According to Minister of Education Vakarchuk, conducting an external independent assessment in Russian “contradicts the Constitution” (sic!). In fact, the situation recorded by the 2009 sociological survey should have been urgently corrected.

In 2009 and 2010, Russian philology disappeared from the orders of the Ministry of Education on external testing. “Access to the specialty ‘Russian philology’ is becoming more difficult (despite the fact that all over the world it is going through a renaissance),” said the Association of Teachers of Russian Language and Literature. “This specialty is not yet closed in universities, but those who enter it do only a test of loyalty, not the knowledge of the subject – they are only tested in the Ukrainian language and history of Ukraine. It’s like saying: if you know the Ukrainian language and history of Ukraine, then you can have the right to study Russian language and literature”.
The Vice Prime Minister of the previous government, Dmitry Tabachnik, tried to explain the phenomenon of Minister Vakarchuk and his ilk: “The presidential ‘humanists’ are called upon to affirm the nationalist myths produced by Trypillia’s mind… Of course, the Galician ‘crusaders’ play a leading role in the destruction of what was created over the centuries. Among which the Minister of Education Mr Vakarchuk takes a special honorary place… It is indicative that textbooks for Russian schools in general (!) are not considered at the tender committee, and textbooks in the Russian language for Ukrainian schools are printed in less than half of the necessary number”. However, this was the case in the 2005-2006 academic year, when, according to Kudryavtseva, “no kopeks were allocated, and there was no state order for the publication of textbooks in the Russian language.”
As for university books in Russian, they had to be delivered to Ukraine almost by smuggling.
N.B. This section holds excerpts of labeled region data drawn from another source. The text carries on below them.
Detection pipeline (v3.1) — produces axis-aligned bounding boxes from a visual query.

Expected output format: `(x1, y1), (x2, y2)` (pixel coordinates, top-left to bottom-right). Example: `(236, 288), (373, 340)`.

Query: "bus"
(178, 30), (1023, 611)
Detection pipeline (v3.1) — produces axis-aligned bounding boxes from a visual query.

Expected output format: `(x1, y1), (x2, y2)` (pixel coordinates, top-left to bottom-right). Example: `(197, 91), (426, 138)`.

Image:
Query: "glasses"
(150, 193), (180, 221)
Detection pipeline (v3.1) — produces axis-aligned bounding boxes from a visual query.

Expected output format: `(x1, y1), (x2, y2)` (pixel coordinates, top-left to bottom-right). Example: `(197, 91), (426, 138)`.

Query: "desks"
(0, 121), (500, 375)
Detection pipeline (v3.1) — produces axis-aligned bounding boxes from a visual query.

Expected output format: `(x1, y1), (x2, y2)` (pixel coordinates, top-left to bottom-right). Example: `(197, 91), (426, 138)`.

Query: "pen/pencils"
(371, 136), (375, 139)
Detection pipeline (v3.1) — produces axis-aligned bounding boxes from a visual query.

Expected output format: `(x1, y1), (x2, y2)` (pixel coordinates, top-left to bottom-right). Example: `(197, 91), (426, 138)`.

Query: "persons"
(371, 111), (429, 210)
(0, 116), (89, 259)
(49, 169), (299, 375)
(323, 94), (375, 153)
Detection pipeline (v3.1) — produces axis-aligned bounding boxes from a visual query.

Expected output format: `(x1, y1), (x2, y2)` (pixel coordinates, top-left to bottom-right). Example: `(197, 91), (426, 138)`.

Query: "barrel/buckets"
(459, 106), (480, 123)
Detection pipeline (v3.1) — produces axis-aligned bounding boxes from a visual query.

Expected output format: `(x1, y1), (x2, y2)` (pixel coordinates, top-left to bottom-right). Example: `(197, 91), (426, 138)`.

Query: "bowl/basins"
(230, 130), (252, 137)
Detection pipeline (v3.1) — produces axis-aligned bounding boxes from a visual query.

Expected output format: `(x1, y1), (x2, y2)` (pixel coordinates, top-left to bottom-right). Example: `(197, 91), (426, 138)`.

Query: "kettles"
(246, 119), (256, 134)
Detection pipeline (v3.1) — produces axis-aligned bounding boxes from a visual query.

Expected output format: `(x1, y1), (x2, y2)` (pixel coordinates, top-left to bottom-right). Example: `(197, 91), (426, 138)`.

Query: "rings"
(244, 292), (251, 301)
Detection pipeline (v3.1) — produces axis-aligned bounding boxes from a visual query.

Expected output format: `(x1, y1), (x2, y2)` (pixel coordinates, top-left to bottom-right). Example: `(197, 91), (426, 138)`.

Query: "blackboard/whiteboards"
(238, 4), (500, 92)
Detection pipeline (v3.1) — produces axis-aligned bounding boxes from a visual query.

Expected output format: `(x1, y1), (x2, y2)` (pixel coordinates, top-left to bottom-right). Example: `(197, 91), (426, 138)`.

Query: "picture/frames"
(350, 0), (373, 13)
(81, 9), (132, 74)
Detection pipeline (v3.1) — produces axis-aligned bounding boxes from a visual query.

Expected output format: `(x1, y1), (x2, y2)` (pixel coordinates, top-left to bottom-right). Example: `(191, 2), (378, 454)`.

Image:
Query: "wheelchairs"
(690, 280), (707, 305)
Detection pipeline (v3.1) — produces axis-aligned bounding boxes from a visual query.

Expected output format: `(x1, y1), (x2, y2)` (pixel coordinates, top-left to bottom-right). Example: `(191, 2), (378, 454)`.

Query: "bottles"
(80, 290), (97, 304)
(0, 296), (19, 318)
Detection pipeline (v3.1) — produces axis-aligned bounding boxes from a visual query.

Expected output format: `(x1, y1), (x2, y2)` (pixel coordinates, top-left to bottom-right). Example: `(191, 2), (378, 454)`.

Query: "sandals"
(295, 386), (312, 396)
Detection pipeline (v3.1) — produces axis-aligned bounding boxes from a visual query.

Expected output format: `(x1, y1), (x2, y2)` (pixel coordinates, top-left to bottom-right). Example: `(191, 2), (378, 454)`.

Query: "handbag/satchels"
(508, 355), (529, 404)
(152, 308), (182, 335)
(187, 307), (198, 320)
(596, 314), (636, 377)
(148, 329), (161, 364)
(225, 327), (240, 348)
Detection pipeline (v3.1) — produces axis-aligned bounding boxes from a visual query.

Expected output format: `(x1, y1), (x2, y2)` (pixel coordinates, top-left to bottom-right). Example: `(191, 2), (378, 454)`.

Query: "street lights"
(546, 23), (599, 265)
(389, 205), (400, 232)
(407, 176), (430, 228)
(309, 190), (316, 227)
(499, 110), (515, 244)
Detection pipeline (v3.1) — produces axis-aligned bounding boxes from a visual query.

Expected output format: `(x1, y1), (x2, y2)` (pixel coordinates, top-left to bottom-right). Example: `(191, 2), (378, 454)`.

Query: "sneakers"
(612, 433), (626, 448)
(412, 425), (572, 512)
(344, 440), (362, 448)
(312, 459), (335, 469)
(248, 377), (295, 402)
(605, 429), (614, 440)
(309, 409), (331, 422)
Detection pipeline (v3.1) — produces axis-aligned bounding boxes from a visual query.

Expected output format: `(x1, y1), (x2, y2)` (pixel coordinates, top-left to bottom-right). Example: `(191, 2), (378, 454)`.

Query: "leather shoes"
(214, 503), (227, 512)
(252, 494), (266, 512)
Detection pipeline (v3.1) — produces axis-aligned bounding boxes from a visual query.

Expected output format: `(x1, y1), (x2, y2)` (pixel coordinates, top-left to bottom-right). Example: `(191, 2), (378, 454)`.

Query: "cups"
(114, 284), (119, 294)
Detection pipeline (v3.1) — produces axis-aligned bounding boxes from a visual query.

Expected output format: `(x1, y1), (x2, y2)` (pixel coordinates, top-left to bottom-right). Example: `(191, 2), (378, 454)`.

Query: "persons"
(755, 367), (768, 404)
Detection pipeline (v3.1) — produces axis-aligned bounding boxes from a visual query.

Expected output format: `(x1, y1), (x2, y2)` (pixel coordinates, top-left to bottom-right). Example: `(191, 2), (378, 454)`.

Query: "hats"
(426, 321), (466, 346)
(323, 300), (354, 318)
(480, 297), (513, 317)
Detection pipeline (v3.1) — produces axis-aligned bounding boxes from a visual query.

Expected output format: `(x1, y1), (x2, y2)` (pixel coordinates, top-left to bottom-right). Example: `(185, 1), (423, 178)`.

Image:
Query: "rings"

Even written in Ukraine, but published where they were demanded by the local education system. For example, the famous “Dictionary of Connotative Proper Names” by the distinguished professor E.S. Otin.
“Let us say frankly: a cold civil war has been successfully waged against us, Russian-speaking citizens of Ukraine, and with the use of all the power of state structures for two decades,” wrote the former representative of Ukraine to the Committee of the Council of Europe and Deputy of previous convocations of the Verkhovna Rada Vladimir Alekseyev following the results of the orange five-year plan. “Our ethnic group was deprived of the right to visit cinemas showing films in our native language, suffocating language restrictions for the TV and radio space (Even ‘Russian Radio’ was forced to broadcast in Ukrainian) were introduced, secondary education in Russian is being systematically destroyed, in fact, it was succeeded to eliminate higher education in the Russian language. In the latter case, not just the elimination of Russian-speaking education is clearly seen, but the deeper goal is to stop the reproduction of Russian-speaking intellectuals. In fact, a process of the de-intellectual and marginalisation of the Russian-speaking group, which makes up at least half of the population of the state, has been initiated…. We have already been given a choice: either forced assimilation or existence in a virtual Russian-speaking ghetto.”